§ **Request 1**
Answer these from the Bromwell High text:
(a) What was the show originally going to be called?
(b) Who designed the show?
(c) Who voices Latrina?
§ **Request 2**
Retype the part of the Bromwell High text between "Canadian-British television series" and "Canadian Télétoon network.", inclusive.

§ **Supplied text**
+===+

Canadian-British television series

Bromwell High is an adult animated series about a British high school in South London. It first aired on Teletoon in Canada and Channel 4 in the United Kingdom (incomplete run). It is a co-production between Hat Trick Productions in the UK and Decode Entertainment (currently WildBrain) in Canada. It was originally to be entitled Streatham Hill, but was renamed Bromwell High in January 2005. Streatham Hill is a real London suburb, while Bromwell is fictional.

Subsequent international purchases have seen the show screened in the United States on BBC America, on The Box in the Netherlands, dubbed to Spanish and Portuguese on Cartoon Network's Adult Swim in Latin America, on the ABC in Australia, on TVNZ's TV2 in New Zealand, and also dubbed in Quebecois French for the Canadian Télétoon network.

It focuses on three diverse troublemaking teen girls: Keisha, Latrina, and Natella, as they wreak havoc on their impoverished school and its teachers.

The show was designed by David Whittle, who is also responsible for illustrating the popjustice icons series of books.

The show represents a caricatured view of contemporary British society, while "delivering a surreal and outlandish viewing experience." For example, the majority of students at Bromwell High School are immigrant children from the Caribbean and Asia, and some of the male teachers are aging 'chavs'. Many of the characters on the show speak a very poor form of English, including the headmaster, Iqbal. Most of the teachers have an affinity for biscuits (sweets).

Due to the show was intended for both British and Canadian audiences, the characters sometimes use Canadian terms which are different from those heard in Britain. This can sometimes confuse viewers, especially on the occasions when Bromwell is referred to as a "public school"; in Canada, this means a provincial school, open to non-fee paying students, but in the UK, the term refers to a fee-paying, private school which attends the Headmasters' and Headmistresses' Conference. In fact, Bromwell would be correctly termed as a state school in Britain.

There are some other differences between the UK and Canadian versions of the show, notably that the UK version has a longer and slightly different version of the opening credits and theme, and the UK broadcasts were in the 16:9 (widescreen) aspect ratio, while the Canadian versions are cropped to a 4:3 picture.

The show is directed by Pete Bishop (who also directed and co-created with Steven Appleby and Frank Cottrell-Boyce the Captain Star TV series) and was created by Anil Gupta, Richard Osman, Richard Pinto, and Sharat Sardana (with Osman, Pinto and Sardana also contributing as writers to the show).

==Characters==
===Main characters===
- Keisha Marie Christie is a African British teen with a strong voice, a big personality, and the tendency to shoot first and ask irrelevant questions later. She has attention deficit disorder and likes anti-establishment activity and physical violence, often assaulting people with little or no justification. She comes from a broken home and blames society for treating her badly because she is black. She is voiced by Gina Yashere, of whom she is a caricature.
- Latrina is a poor, supposedly attractive chav White British girl who is quite dimwitted but doesn't worry about grades. She is promiscuous and unsophisticated, but she acts with good intentions. She dismisses many things, such as "tolerance", "wheelchair access", and "not having babies", as "for gays". She is voiced by Nina Conti.

+===+

§ **Records**
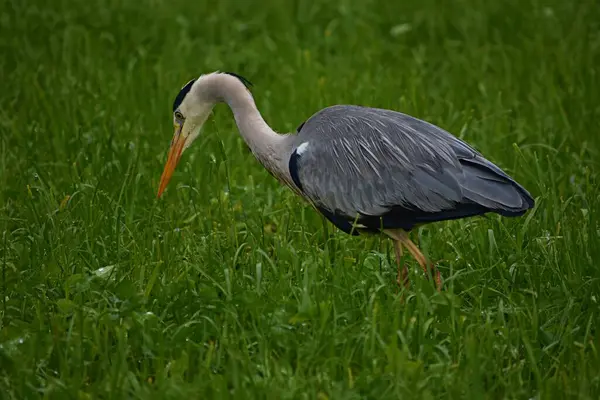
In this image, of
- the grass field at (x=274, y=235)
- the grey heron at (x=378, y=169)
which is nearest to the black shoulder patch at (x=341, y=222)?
the grey heron at (x=378, y=169)

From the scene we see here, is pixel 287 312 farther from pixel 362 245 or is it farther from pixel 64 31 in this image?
pixel 64 31

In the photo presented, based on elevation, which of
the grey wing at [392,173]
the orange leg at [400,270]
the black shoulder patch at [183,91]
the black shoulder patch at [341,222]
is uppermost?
the black shoulder patch at [183,91]

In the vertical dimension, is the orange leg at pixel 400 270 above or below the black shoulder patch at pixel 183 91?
below

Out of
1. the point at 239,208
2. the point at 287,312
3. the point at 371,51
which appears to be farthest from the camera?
the point at 371,51

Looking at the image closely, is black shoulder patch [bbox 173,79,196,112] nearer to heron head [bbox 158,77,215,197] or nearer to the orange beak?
heron head [bbox 158,77,215,197]

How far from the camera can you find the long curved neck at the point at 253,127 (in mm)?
5449

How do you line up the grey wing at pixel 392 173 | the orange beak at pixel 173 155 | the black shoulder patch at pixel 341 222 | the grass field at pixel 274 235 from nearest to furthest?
the grass field at pixel 274 235, the grey wing at pixel 392 173, the black shoulder patch at pixel 341 222, the orange beak at pixel 173 155

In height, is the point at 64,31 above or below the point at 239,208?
above

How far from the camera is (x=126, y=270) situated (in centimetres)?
530

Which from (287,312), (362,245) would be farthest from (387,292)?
(362,245)

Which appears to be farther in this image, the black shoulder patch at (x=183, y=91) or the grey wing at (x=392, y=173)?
the black shoulder patch at (x=183, y=91)

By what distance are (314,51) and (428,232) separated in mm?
3501

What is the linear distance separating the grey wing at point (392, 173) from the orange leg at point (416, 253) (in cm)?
7

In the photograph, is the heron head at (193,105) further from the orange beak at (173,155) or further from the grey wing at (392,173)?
the grey wing at (392,173)
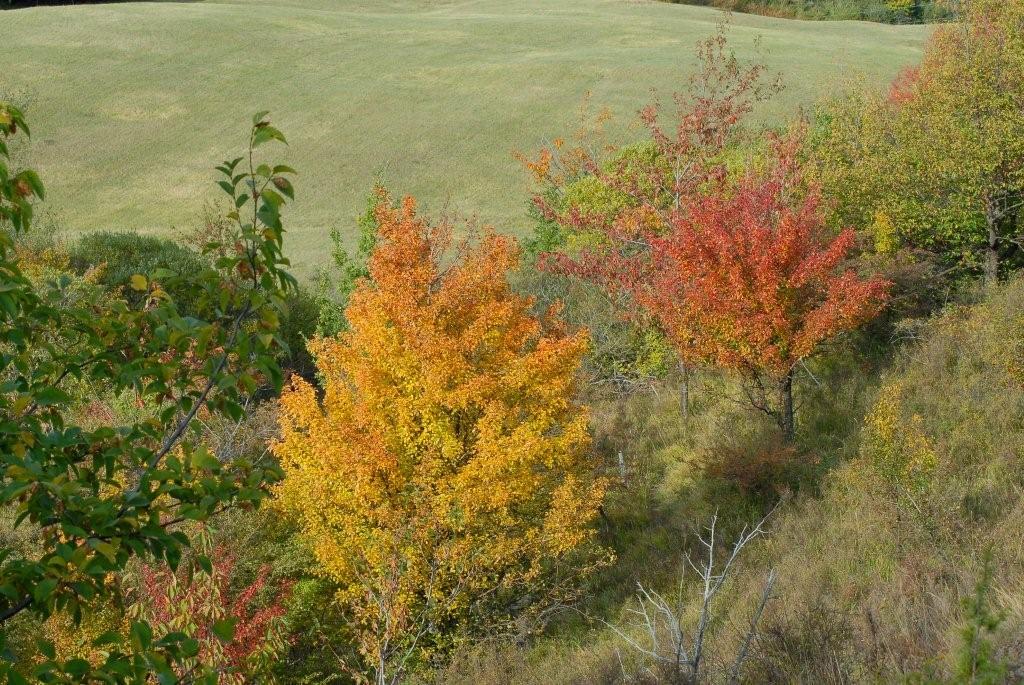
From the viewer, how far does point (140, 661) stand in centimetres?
540

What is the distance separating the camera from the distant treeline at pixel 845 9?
329 ft

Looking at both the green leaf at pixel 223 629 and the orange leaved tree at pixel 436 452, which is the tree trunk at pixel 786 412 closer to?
the orange leaved tree at pixel 436 452

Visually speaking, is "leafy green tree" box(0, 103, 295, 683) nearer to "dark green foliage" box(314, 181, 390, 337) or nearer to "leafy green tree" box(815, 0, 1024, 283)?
"dark green foliage" box(314, 181, 390, 337)

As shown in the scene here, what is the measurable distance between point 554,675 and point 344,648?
5.11 m

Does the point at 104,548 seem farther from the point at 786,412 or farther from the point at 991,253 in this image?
the point at 991,253

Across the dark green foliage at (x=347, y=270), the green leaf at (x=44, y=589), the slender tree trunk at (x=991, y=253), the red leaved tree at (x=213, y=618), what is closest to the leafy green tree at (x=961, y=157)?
the slender tree trunk at (x=991, y=253)

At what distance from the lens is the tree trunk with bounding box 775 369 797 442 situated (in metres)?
23.5

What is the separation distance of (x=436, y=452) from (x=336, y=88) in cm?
5654

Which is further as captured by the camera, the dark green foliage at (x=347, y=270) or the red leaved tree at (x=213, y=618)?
the dark green foliage at (x=347, y=270)

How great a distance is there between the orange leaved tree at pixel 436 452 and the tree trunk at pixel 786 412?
6.16 meters

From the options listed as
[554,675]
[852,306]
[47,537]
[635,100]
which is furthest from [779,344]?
[635,100]

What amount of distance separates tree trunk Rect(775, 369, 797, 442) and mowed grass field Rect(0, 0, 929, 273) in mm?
27168

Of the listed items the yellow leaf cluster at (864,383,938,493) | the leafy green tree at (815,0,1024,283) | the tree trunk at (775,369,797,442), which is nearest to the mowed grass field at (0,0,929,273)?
the leafy green tree at (815,0,1024,283)

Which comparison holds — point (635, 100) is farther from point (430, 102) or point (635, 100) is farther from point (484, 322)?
point (484, 322)
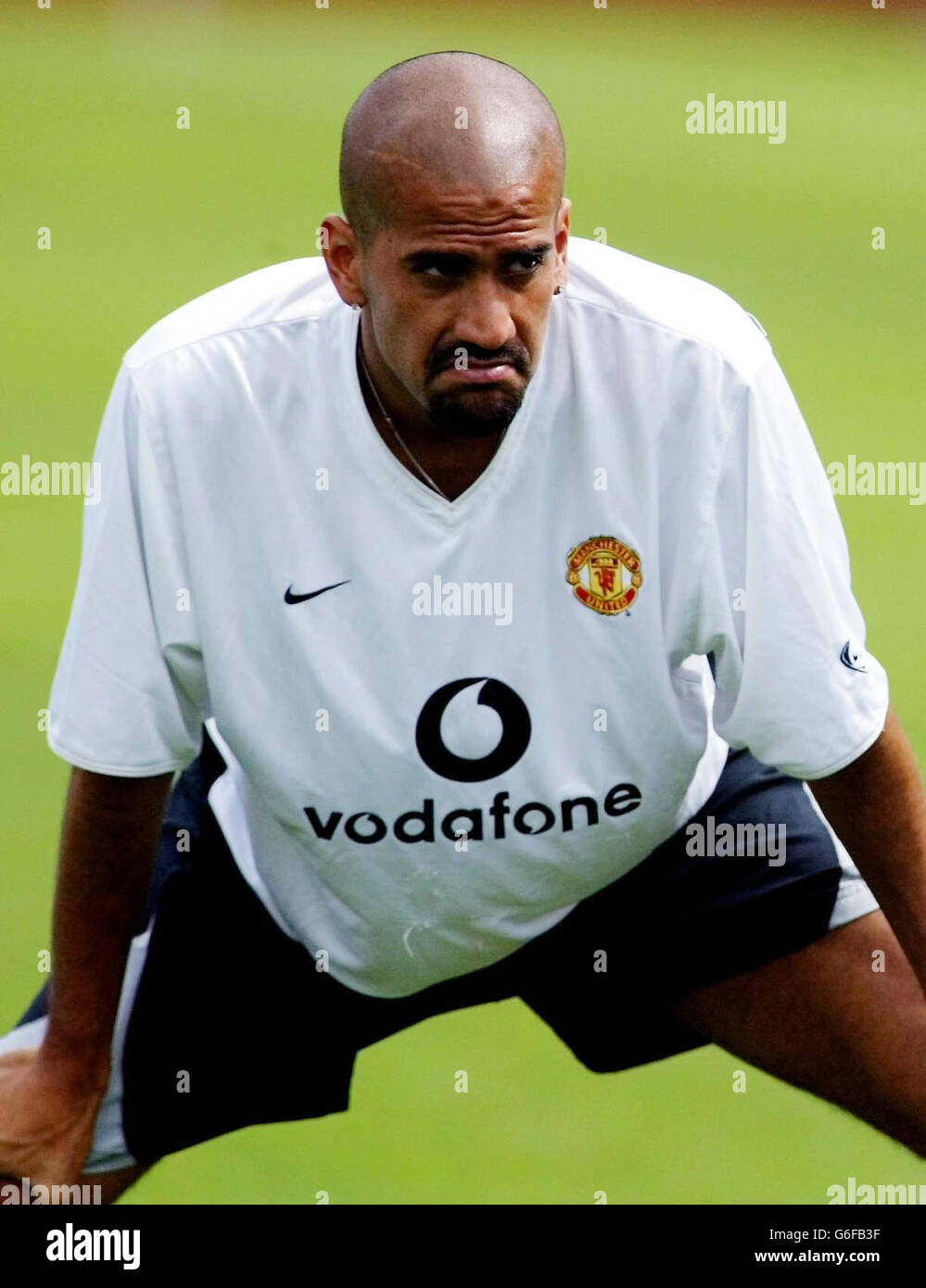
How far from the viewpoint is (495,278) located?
2598 millimetres

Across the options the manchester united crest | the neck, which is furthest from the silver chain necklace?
the manchester united crest

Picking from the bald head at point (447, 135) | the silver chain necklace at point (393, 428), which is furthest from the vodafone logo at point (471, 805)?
the bald head at point (447, 135)

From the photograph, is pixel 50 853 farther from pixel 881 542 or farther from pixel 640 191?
pixel 640 191

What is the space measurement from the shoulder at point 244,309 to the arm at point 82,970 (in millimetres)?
644

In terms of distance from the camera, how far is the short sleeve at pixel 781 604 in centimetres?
267

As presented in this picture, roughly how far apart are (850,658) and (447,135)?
0.92 meters

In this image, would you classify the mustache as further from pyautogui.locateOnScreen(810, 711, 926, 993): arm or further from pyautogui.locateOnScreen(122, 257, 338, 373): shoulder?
pyautogui.locateOnScreen(810, 711, 926, 993): arm

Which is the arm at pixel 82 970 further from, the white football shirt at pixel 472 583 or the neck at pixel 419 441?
the neck at pixel 419 441

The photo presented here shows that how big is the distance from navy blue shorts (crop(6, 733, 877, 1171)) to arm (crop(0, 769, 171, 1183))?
73 mm

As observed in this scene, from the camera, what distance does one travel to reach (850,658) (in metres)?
2.79

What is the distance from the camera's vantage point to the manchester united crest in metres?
2.78

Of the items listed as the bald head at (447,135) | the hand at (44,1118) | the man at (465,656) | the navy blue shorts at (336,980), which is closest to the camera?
the bald head at (447,135)

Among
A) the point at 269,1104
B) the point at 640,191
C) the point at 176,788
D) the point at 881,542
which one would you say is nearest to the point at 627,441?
the point at 176,788
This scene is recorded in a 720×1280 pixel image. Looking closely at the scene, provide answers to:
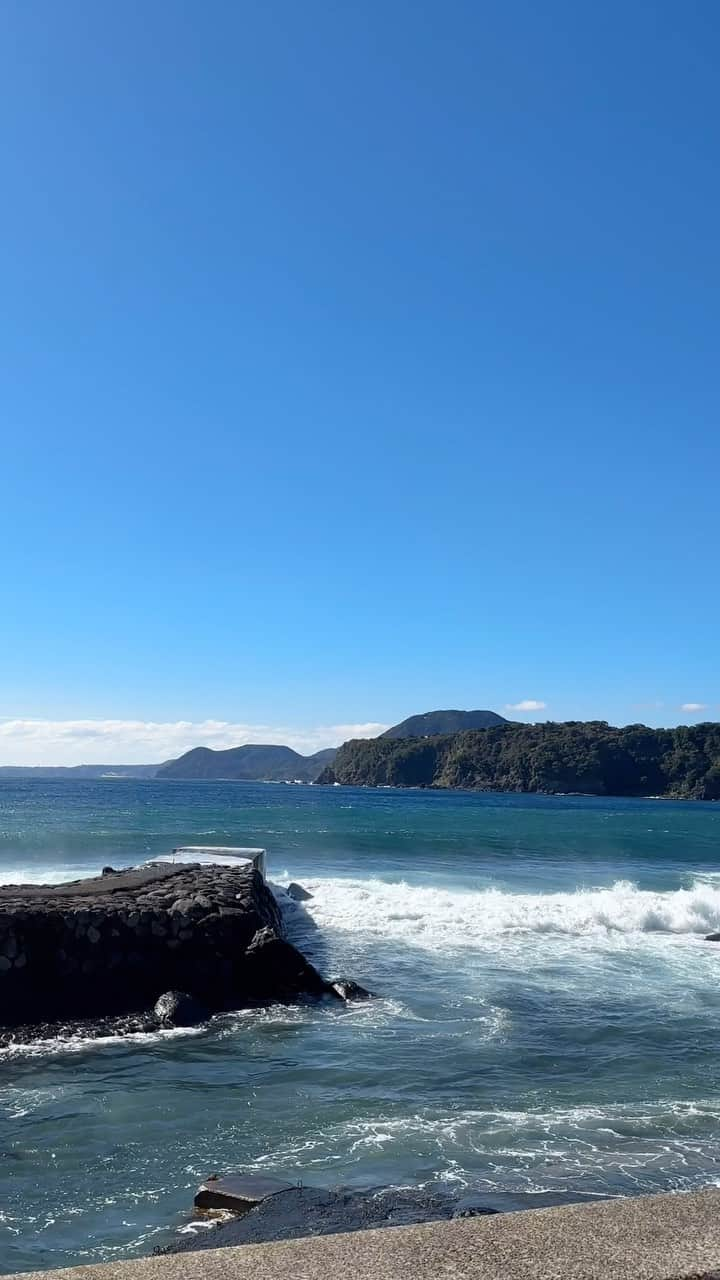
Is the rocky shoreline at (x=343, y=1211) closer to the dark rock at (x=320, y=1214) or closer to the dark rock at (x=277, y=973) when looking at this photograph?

+===+

§ **Full response 1**
(a) Streatham Hill
(b) David Whittle
(c) Nina Conti

§ **Full response 2**
Canadian-British television series

Bromwell High is an adult animated series about a British high school in South London. It first aired on Teletoon in Canada and Channel 4 in the United Kingdom (incomplete run). It is a co-production between Hat Trick Productions in the UK and Decode Entertainment (currently WildBrain) in Canada. It was originally to be entitled Streatham Hill, but was renamed Bromwell High in January 2005. Streatham Hill is a real London suburb, while Bromwell is fictional.

Subsequent international purchases have seen the show screened in the United States on BBC America, on The Box in the Netherlands, dubbed to Spanish and Portuguese on Cartoon Network's Adult Swim in Latin America, on the ABC in Australia, on TVNZ's TV2 in New Zealand, and also dubbed in Quebecois French for the Canadian Télétoon network.